• EXTRACT TO READ:
+ + + +

An iterator for joining two inputs by using hashing to match rows from the inputs. More...

#include <stdio.h>
#include <cassert>
#include <cstdint>
#include <span>
#include <vector>
#include "my_alloc.h"
#include "my_base.h"
#include "my_table_map.h"
#include "prealloced_array.h"
#include "sql/immutable_string.h"
#include "sql/item_cmpfunc.h"
#include "sql/iterators/hash_join_buffer.h"
#include "sql/iterators/hash_join_chunk.h"
#include "sql/iterators/row_iterator.h"
#include "sql/join_type.h"
#include "sql/mem_root_array.h"
#include "sql/pack_rows.h"
#include "sql/table.h"
#include "sql_string.h"

Classes
struct	ChunkPair

class	HashJoinIterator

Enumerations
enum class	HashJoinInput { kBuild , kProbe }
	The two inputs that we read from when executing a hash join. More...

Detailed Description

An iterator for joining two inputs by using hashing to match rows from the inputs.

The iterator starts out by doing everything in-memory. If everything fits into memory, the joining algorithm for inner joins works like this:

1) Designate one input as the "build" input and one input as the "probe" input. Ideally, the smallest input measured in total size (not number of rows) should be designated as the build input.

2) Read all the rows from the build input into an in-memory hash table. The hash key used in the hash table is calculated from the join attributes, e.g., if we have the following query where "orders" is designated as the build input:

SELECT * FROM lineitem INNER JOIN orders ON orders.o_orderkey = lineitem.l_orderkey;

the hash value will be calculated from the values in the column orders.o_orderkey. Note that the optimizer recognizes implicit join conditions, so this also works for SQL statements like:

SELECT * FROM orders, lineitem WHERE orders.o_orderkey = lineitem.l_orderkey;

3) Then, we read the rows from the probe input, one by one. For each row, a hash key is calculated for the other side of the join (the probe input) using the join attribute (lineitem.l_orderkey in the above example) and the same hash function as in step 2. This hash key is used to do a lookup in the hash table, and for each match, an output row is produced. Note that the row from the probe input is already located in the table record buffers, and the matching row stored in the hash table is restored back to the record buffers where it originally came from. For details around how rows are stored and restored, see comments on pack_rows::StoreFromTableBuffers.

The size of the in-memory hash table is controlled by the system variable join_buffer_size. If we run out of memory during step 2, we degrade into a hybrid hash join. The data already in memory is processed using regular hash join, and the remainder is processed using on-disk hash join. It works like this:

1) The rest of the rows in the build input that did not fit into the hash table are partitioned out into a given amount of files, represented by HashJoinChunks. We create an equal number of chunk files for both the probe and build input. We determine which file to put a row in by calculating a hash from the join attribute like in step 2 above, but using a different hash function.

2) Then, we read the rows from the probe input, one by one. We look for a match in the hash table as described above, but the row is also written out to the chunk file on disk, since it might match a row from the build input that we've written to disk.

3) When the entire probe input is read, we run the "classic" hash join on each of the corresponding chunk file probe/build pairs. Since the rows are partitioned using the same hash function for probe and build inputs, we know that matching rows must be located in the same pair of chunk files.

+ + + +

• WORK TO BE COMPLETED: Which system variable controls the size of the in-memory hash table, according to the hash join description?

• SUPPLIED MATERIAL:
+ + + +

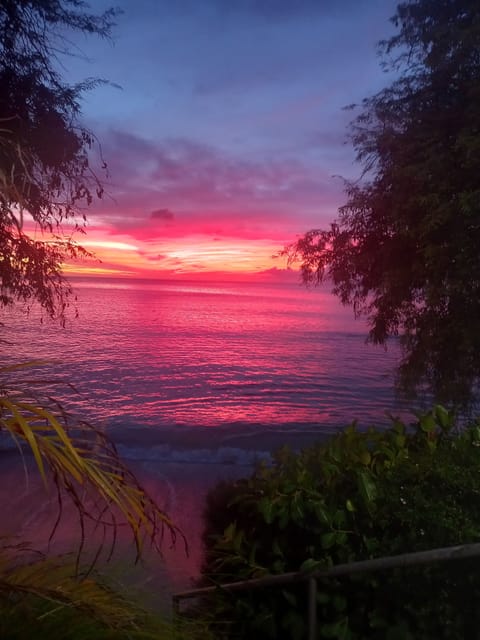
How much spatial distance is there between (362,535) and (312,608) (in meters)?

+ + + +

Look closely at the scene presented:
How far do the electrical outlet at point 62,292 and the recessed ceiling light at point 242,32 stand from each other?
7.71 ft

+ + + +

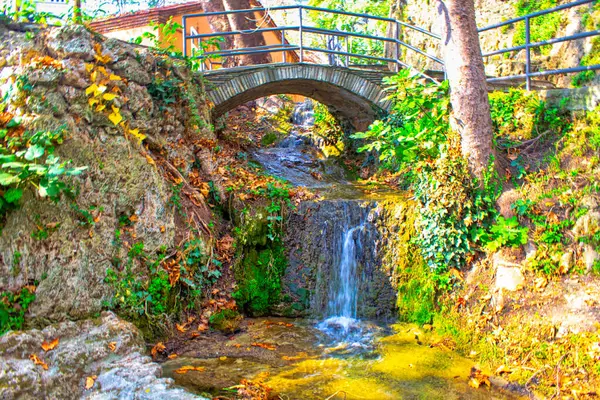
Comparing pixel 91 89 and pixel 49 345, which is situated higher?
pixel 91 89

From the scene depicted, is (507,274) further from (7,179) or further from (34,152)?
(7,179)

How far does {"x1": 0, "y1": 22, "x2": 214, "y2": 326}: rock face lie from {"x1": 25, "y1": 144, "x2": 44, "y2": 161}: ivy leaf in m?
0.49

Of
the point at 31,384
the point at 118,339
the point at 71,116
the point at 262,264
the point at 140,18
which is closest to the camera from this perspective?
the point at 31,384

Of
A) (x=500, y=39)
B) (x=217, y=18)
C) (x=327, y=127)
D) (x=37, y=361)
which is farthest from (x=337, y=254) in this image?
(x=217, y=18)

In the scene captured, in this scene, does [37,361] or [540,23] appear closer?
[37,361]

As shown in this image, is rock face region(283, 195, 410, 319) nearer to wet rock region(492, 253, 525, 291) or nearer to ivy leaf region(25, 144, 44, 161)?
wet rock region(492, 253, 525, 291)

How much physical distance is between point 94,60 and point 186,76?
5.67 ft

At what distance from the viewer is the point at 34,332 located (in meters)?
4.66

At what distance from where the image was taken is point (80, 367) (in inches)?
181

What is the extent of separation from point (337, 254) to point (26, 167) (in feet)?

+ + + +

• WORKED ANSWER: join_buffer_size